Supplied text →
───

This is the second article in a small series about HSM-backed key management on AWS. The first one — When Your Keys Get Locked In — covered the case where KMS doesn’t let you export key material and the four ways out (BYOK fix, CloudHSM, XKS, Private CA). This one goes deeper on the path that most enterprises end up taking when they have a real PKI to operate: CloudHSM, with multiple PKIs sharing a single cluster, isolated through Crypto Users instead of partitions.
I’ll explain why KMS is the wrong interface for PKI even when it has the right cryptography, why CloudHSM’s lack of partitions is a feature, and how to lay out multiple CA hierarchies on one cluster without the multi-tenancy nightmares people imagine.
The Problem
There are two related problems that get conflated. Let’s separate them.

───

Material provided →
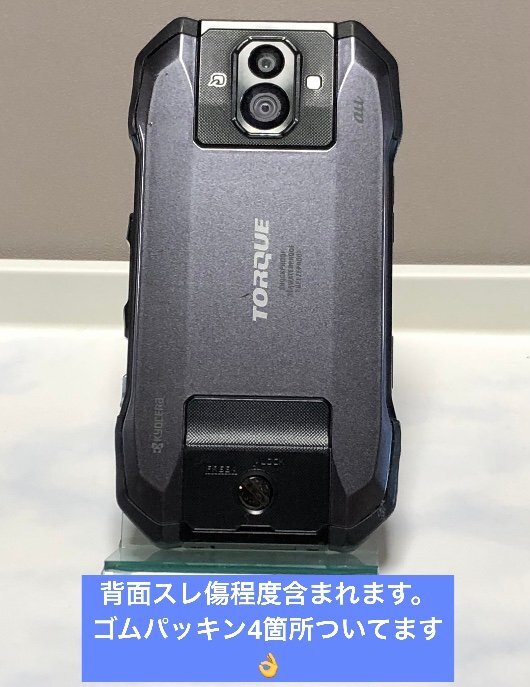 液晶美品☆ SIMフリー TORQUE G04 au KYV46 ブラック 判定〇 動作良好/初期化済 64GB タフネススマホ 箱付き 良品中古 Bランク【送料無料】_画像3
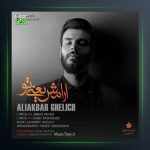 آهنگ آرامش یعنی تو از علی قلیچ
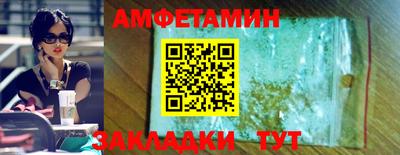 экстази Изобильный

───

What needs to be done → From the text on HSM-backed key management, list every way out that the first article in the series covered for the case where KMS doesn't let you export key material.

Output below → BYOK fix, CloudHSM, XKS, Private CA